- Born: 15 August 1982 (age 43) Milan, Italy
- Other names: "Little Devil"
- Nationality: Italian
- Height: 1.58 m (5 ft 2 in)
- Weight: 48 kg (106 lb; 7 st 8 lb)
- Division: Mini Flyweight Flyweight Super Flyweight
- Style: Kickboxing Muay Thai Savate
- Fighting out of: Milan, Italy
- Team: Thunder Gym
- Trainer: Giorgio Castoldi Christian Brenna
- Years active: 2002 - present

Kickboxing record
- Total: 106
- Wins: 87
- Losses: 15
- Draws: 4
- No contests: 0

Other information
- Website: https://www.silvialanotte.com/
- Boxing record from BoxRec
- Medal record
Women's Kickboxing
Representing Italy
W.A.K.O. World Amateur Championships
| Gold medal – first place | 2009 (Lignano) | Bantamweight |

= Silvia La Notte =

Italian kickboxer

Silvia La Notte (born 15 August 1982) is an Italian kickboxer and Nak Muay, who has been professionally competing since 2002. She is the reigning WAKO World K1 Super Flyweight champion.

She is the former ISKA World Muay Thai Atomweight champion and the former WKN European Champion, as well as the 2008 and 2009 J GIRLS World Queen Tournament winner. She is the FIS Savate 2003 and 2009 World Champion and the 2008 European Champion.

At an amateur level, she is the 2009 WAKO Bantamweight gold medalist. and the European Union Amateur Boxing Championships 2007 Bronze medalist at 48 kg.

==Martial arts career==
Silvia La Notte made her martial arts debut in 2002. During the first part of her career she fought mainly in Europe, and notably won the European and World Savate championships.

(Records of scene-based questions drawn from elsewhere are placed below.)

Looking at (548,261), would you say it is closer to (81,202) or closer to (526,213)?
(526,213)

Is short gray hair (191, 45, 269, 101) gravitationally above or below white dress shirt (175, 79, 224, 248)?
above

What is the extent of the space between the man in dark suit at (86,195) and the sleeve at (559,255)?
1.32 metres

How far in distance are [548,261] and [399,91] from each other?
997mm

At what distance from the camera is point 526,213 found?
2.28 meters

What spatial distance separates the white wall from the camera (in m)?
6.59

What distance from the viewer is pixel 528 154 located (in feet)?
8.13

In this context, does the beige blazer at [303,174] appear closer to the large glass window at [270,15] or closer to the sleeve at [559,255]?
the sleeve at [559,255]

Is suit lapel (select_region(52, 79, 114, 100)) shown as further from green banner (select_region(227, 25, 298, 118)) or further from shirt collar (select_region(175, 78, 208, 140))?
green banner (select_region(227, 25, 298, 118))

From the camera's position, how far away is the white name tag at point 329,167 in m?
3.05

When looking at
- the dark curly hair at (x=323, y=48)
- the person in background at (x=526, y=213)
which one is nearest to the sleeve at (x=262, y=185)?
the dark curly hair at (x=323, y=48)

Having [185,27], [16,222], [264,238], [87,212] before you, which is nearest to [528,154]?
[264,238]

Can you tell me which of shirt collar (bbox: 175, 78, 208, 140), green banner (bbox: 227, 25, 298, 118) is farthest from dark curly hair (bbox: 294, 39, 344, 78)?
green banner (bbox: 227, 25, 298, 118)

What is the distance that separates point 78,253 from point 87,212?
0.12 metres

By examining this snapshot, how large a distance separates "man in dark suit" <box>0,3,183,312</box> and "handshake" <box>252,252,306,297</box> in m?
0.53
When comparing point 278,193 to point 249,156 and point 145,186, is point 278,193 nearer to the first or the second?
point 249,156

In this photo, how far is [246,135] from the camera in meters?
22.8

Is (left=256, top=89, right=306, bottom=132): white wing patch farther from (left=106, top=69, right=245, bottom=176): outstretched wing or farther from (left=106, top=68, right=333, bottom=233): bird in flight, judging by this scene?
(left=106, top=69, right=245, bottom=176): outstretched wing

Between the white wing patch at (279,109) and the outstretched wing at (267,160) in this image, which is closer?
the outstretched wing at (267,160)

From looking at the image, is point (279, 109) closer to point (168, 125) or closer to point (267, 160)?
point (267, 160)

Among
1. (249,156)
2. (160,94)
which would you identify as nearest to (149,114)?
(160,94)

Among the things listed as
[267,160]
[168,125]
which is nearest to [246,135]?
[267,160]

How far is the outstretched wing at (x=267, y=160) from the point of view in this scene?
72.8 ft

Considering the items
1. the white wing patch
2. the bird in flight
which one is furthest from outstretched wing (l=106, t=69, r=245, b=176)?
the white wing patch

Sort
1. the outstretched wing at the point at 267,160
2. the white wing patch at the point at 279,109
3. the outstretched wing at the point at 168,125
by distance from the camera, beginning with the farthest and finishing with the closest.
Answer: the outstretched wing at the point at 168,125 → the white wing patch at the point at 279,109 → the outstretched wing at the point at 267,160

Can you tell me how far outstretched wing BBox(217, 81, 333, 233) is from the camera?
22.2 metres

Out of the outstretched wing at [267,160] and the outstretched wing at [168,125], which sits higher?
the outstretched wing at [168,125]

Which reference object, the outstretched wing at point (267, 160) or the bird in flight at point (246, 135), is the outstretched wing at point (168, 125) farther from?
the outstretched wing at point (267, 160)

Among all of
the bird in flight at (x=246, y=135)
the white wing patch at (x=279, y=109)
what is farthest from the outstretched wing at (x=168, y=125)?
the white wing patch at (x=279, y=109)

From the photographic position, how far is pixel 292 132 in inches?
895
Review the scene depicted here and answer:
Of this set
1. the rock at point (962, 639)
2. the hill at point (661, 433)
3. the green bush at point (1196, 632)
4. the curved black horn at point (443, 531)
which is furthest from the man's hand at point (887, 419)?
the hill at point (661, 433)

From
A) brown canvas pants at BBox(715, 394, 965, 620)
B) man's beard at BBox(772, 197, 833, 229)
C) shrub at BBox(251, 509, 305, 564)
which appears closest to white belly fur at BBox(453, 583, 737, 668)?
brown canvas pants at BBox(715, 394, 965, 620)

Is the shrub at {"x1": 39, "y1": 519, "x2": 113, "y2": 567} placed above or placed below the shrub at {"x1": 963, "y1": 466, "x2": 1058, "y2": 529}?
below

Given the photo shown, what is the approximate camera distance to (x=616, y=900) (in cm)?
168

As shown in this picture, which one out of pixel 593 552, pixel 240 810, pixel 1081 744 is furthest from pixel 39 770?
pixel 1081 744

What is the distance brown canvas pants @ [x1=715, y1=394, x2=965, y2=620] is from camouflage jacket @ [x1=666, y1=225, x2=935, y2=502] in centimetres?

In 2008 she participated in the 2008 J GIRLS World Queen Tournament. In the semi-finals, she defeated Shoko Ayashida. In the finals she won a split decision over Graycer Aki.

In March 2009 she fought Linda Ooms for the WAKO World K1 Super Flyweight title. La Notte won a unanimous decision.

La Notte entered the 2009 edition of the J GIRLS World Queen Tournament. She won decisions over Graycer Aki in the quarter-finals, Ho Seongbok in the semi-finals and Motoe Abe in the finals, to once again win the tournament.

She faced Maribel De Souza for the WKN European title. La Notte won a unanimous decision.

In her next fight, La Notte faced Ozge San, for her first WAKO title defense. La Notte won the fight by knockout.

After going 9-4 in her next thirteen fights, La Notte faced Ruqsana Begum for the ISKA World Muay Thai Atomweight Championship. La Notte won the fight by TKO.

La Notte went 12-3-1 in her next 17 fights, with a single no contest due to an accidental headbutt. She then faced Monika Chochlíková for her second WAKO title defense. La Notte won a unanimous decision.

Her third title defense came in 2018, against Ludivine Lasnier. La Notte won a unanimous decision.

In 2019 La Notte fought a rematch with Amy Pirnie for the Enfusion 50 kg title. Pirnie won a unanimous decision.

La Notte faced Luisa Burgos at MASL on October 16, 2021, in her first fight in two years. She won the fight by unanimous decision.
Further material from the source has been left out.